## [Written task A]
What advantages of the GPR method does the introduction on underground pipe detection below list?
## [Written task B]
Transcribe the passage from the introduction on underground pipe detection below, starting at "1 Introduction" and ending at "urban engineering [1].".
## [Written task C]
Pick up the introduction on underground pipe detection below from its last sentence and continue it.

## [Extract]
******************************

Keywords

1 Introduction

Today, the underground space, especially in the big cities, is becoming increasingly congested by various networks such as drinking water pipes, telecommunication pipes, gas pipes, liquid sewerage pipes. Spatial information on these underground networks forms the basis of any utility management system. The location of the buried pipe network in the old cities is often unknown. This problem imposes many difficulties when reconstruction takes place in the older parts of a city. Due to the lack of information on the development of underground pipes, for example, civil construction projects can easily damage a hidden pipe and stop the supply of gas or drinking water. It is noted that the operation of underground pipe networks has become a crucial aspect in the field of underground urban engineering [1].

There are several non-destructive methods of detection, such as acoustic detection, electromagnetic induction and GPR [2], which locate underground targets such as buried cables and pipes and monitor water leaks [3,4,5,6,7]. The GPR method is used in many areas of civil engineering and has advantages, including its speed of application, low cost, security, anti-interference, and lack of destruction [8, 9].

******************************

## [Dataset extract]
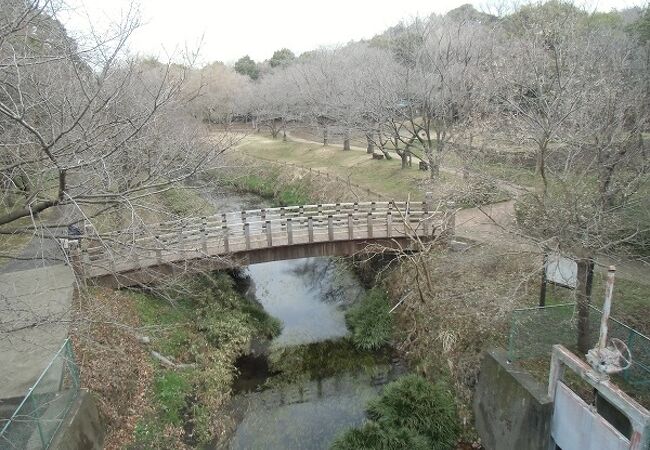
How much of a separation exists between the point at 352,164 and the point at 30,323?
25723 mm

******************************

## [Final result A]
Its speed of application, low cost, security, anti-interference, and lack of destruction.

## [Final result B]
1 Introduction

Today, the underground space, especially in the big cities, is becoming increasingly congested by various networks such as drinking water pipes, telecommunication pipes, gas pipes, liquid sewerage pipes. Spatial information on these underground networks forms the basis of any utility management system. The location of the buried pipe network in the old cities is often unknown. This problem imposes many difficulties when reconstruction takes place in the older parts of a city. Due to the lack of information on the development of underground pipes, for example, civil construction projects can easily damage a hidden pipe and stop the supply of gas or drinking water. It is noted that the operation of underground pipe networks has become a crucial aspect in the field of underground urban engineering [1].

## [Final result C]
This technological tool makes it possible to process all A-scan and B-scan or 2D image waveforms (radargram) by applying a color palette to the reflection intensity values of the recorded electromagnetic waves or amplitudes. In cases, a grayscale color palette is applied, which assigns the black color to the minimum values of electromagnetic wave reflection intensity (minimum amplitude) and the white color at the maximum reflection intensity values of the electromagnetic waves (maximum amplitude). The intermediate values are converted to gray colors of different tone. These B-scans are XZ graphical representations of the reflected electromagnetic waves detected.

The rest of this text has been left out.